In a bid to help the industry overcomes these barriers, Etex Building Performance is jointly sponsoring a major research project with the University of Glasgow and Cartwright Pickard Associates, investigating how 7D Building Information Modelling (BIM) could be a significant breakthrough in lifetime costing.
The research posits that advanced BIM techniques could help project teams to make informed decisions about the best design approach, materials and construction techniques for their building. This will ensure that the right upfront capital investment has been made to meet occupier needs and optimise long-term operational expenditure.
Mariangela Zanni, KTP Research Associate at Cartwright Pickard Associates, explains the key objectives of the research:
“The concept of Building Information Modelling (BIM) is well established, but we haven’t yet unlocked the full value of this approach.
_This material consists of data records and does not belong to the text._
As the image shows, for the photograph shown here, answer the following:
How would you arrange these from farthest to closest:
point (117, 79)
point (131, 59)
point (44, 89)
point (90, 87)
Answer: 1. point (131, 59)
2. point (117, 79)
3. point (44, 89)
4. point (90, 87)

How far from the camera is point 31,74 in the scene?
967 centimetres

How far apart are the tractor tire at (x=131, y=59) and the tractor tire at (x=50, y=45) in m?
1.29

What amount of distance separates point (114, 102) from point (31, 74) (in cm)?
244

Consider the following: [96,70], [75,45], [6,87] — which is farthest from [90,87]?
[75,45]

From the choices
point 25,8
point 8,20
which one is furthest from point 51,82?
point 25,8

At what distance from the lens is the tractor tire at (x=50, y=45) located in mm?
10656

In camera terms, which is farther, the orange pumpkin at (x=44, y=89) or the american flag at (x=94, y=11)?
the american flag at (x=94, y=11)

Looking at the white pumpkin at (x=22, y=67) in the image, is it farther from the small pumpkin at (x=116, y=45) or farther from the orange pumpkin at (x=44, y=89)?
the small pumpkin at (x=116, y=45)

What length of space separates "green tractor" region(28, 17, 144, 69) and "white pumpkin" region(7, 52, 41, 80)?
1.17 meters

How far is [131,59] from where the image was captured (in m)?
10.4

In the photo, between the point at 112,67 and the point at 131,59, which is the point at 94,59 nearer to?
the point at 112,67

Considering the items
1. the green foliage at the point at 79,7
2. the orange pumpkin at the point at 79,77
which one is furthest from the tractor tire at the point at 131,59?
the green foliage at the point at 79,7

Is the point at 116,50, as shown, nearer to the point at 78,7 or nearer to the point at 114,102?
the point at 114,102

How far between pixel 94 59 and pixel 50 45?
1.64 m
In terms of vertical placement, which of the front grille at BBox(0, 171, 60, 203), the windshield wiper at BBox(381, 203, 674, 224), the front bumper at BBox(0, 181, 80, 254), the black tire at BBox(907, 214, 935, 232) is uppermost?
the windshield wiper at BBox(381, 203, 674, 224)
Drawing on the concept of 7D BIM, the research aims to show that
whole life building performance, and therefore the cost of operating a building, can be estimated from the earliest design stages of a project.”
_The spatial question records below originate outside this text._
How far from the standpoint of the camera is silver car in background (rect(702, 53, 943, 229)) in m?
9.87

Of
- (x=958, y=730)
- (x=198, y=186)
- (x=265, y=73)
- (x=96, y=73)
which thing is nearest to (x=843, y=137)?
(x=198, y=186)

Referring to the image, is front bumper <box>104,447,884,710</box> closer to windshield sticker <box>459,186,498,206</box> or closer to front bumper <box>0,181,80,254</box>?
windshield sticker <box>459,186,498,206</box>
Working with investors, developers, contractors and manufacturers from across the industry – including such names as BLP Insurance, Elliot Wood, Galliford Try, Hoare Lea, Morgan Sindall, Prosperity Capital Partners, and Stanhope Plc. – the research reflects the need for all disciplines and data sets to feed into 7D BIM.
Mariangela continues: “We need to put standardised processes in place for tracking and storing data, as well as ensuring that the platforms we use are centralised. At present, the different software tools that are used across the supply chain don’t communicate with each other sufficiently.”
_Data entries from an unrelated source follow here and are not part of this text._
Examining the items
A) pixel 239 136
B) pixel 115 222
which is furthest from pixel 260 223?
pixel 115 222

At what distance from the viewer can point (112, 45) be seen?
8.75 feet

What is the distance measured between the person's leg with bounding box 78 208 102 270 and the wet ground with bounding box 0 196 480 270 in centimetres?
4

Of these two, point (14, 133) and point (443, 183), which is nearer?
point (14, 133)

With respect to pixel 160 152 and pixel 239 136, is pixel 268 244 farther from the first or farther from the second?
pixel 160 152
But, just ensuring that the technical processes are in place to capture and store the relevant data is only half the issue. For true progress to be made, Mariangela argues a human shift is equally important:
“There has to be behavioural change in our industry for whole life cost analysis to become common practice. To instil the shared practices and information sharing required to model whole life performance, we need greater coordination and collaboration across the supply chain.”
Improving long-term performance
With the right measures in place, BIM could provide facilities managers and maintenance teams with the power to anticipate when building components will need upgrading or replacing. But more than this, it has the potential to reduce underperformance, especially in the rapidly evolving Build to Rent (BTR) market:
“Underperformance is largely driven by a lack of understanding at the design and construction stage. Clients often focus on minimising initial upfront costs, but this doesn’t always translate into optimum performance in the long-term. For the BTR market, where buildings are held over many years to draw stable returns, shifting this mindset is especially important. For apartment blocks, in particular, it’s hard to predict how occupants’ lifestyles will change over time and how this will impact on performance. Ultimately, we need better data sets to help us map these trends.”
As the research progresses, and as data pools grow, it is hoped that the advanced application of 6D and 7D BIM models will help to optimise project development and recognise true value in upfront costs – ultimately, improving performance and reducing long-term expenditure across the industry and in the BTR market.